PROBLEMS:
(A) According to the Clinton Today thread, when does MDNRFD say is the best time on SE rivers?
(B) Please explain, using the Clinton Today thread, why wanderboy plans to fish the Clinton even though he grants that the Huron has more fish.

EXCERPT TO READ:
* * *
# Clinton Today



## Reel Addiction (Mar 5, 2008)

anyone do any good? Yates parking lot was packed when i drove by. i had a hard time finding open water. bad shelf ice everywhere.


----------



## LSC Punk (Feb 10, 2008)

Thought about heading out today but no gas in the truck and an empty wallet kept me 'round the homestead. I'm also curious how it fished today.​


----------



## 1siena (Apr 15, 2007)

Fished for a while. Nothing. ICE. Lots and Lots of ICE!


----------



## i want to catch fish (Apr 17, 2008)

i talked to a few people and they didnt do any good said there wernt much actoin at all but one good thing what an amazing day to be out


----------



## wanderboy (Sep 24, 2008)

we go trout by next month's end, right? i am marking down my calendar...


----------



## stinger63 (Nov 25, 2003)

wanderboy said:


> we go trout by next month's end, right? i am marking down my calendar...


Probaly more like April


----------



## wanderboy (Sep 24, 2008)

stinger63 said:


> Probaly more like April


Arron, why u crash my dream like that??? :lol:

so what are these guys dipping at Yates? steelhead? trout? sucker? crappie?


----------



## DE82 (Nov 28, 2007)

wanderboy said:


> we go trout by next month's end, right? i am marking down my calendar...


I'll get you out John, remember I promised I'd get you on some nice trout


----------



## MDNRFD (Nov 18, 2008)

Look don't waste your time. Your Trout time that is. Waiting til April is way to late. I don't know about the Clinton but the Huron you can easily catch steelies into late may and I know of someone who cuaght one at the end of July. The best time on SE rivers is about when the water temp hits 45 degrees. Plus all of the fish which came in during the winter on any unpressured river are ready to go. I'll be out there as soon as the shelf ice is mostly gone if not sooner.


----------



## wanderboy (Sep 24, 2008)

DE82 said:


> I'll get you out John, remember I promised I'd get you on some nice trout


Bryon, I still got that write for just for the record.... just remember, I know where you fished... :lol:

all these talks getting me excited. heard the temp going way up next week..... thinking to hit the river at President's Day (got the day off), know if there's anything around Yates by then?


----------



## stelmon (Sep 21, 2000)

wanderboy said:


> know if there's anything around Yates by then?


Yea, lots of people:lol: and little fish


----------



## DE82 (Nov 28, 2007)

wanderboy said:


> Bryon, I still got that write for just for the record.... just remember, I know where you fished... :lol:
> 
> all these talks getting me excited. heard the temp going way up next week..... thinking to hit the river at President's Day (got the day off), know if there's anything around Yates by then?


It's a coin flip if there is enough fish to warrant getting over there but worth a shot, maybe I'll join you if the weather is nice -Bryon


----------



## wanderboy (Sep 24, 2008)

stelmon said:


> Yea, lots of people:lol: and little fish


sometime getting those suckers aren't so bad after the long cold winter. 

hmmm..... i missed those suckers.......... 

Bryon, I'll let you know ahead of the time if I decide to go out there give it a shot. 

MDNRED, I am sure Huron has lot more fish than Clinton, but this is 10 minutes drive vs. 1 hour drive down south. 

V
-jd.
* * *
Scene-based reasoning records:
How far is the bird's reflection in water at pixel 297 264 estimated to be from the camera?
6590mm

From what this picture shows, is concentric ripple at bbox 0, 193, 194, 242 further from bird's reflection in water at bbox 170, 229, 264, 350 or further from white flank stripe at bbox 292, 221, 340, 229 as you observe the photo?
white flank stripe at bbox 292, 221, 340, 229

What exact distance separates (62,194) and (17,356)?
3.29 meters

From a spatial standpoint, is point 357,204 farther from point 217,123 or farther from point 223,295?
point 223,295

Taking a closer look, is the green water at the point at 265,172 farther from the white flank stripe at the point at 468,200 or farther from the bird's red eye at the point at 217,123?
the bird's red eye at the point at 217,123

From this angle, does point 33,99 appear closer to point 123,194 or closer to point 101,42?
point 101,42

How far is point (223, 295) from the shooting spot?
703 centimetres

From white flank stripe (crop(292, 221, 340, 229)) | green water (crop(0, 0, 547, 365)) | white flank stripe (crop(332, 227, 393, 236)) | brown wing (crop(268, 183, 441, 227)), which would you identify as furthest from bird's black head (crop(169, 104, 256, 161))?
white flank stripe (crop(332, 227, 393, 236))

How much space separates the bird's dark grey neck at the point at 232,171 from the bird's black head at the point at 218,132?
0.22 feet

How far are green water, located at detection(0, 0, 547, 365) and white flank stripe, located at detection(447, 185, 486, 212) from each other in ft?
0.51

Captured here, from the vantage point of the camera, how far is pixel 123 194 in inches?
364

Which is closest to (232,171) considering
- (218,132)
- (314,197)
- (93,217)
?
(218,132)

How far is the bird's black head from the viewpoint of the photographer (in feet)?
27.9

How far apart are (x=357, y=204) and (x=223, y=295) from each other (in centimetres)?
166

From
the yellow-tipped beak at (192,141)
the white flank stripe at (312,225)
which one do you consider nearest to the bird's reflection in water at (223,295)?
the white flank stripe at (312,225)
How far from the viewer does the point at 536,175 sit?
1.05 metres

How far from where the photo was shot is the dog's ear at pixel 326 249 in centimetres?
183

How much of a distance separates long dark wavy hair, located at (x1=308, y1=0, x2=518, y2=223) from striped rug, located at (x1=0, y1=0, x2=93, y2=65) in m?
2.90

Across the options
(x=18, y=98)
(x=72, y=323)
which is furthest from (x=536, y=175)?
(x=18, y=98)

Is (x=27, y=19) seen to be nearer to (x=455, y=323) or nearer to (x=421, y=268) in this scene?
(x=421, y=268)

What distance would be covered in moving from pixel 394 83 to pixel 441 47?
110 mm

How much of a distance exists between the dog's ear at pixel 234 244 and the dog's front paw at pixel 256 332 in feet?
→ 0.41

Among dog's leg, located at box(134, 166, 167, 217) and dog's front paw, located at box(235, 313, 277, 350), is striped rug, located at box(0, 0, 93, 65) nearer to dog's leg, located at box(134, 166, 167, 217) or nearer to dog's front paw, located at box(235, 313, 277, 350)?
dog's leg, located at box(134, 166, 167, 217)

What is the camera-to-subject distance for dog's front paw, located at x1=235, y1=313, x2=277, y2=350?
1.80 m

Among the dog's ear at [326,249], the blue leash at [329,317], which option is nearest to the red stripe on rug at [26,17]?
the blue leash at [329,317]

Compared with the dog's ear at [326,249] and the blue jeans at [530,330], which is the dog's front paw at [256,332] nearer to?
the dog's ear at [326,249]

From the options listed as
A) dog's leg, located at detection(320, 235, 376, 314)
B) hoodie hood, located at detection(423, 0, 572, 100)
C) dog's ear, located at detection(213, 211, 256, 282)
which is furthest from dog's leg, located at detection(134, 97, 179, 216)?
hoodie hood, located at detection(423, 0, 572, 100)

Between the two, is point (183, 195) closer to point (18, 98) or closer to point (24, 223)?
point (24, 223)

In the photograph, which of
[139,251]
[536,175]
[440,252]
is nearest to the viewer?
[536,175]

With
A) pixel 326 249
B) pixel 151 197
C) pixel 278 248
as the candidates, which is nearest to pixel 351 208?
* * *
REPLIES:
(A) About when the water temperature hits 45 degrees.

(B) The Clinton is a 10-minute drive for him, while the Huron is an hour's drive south.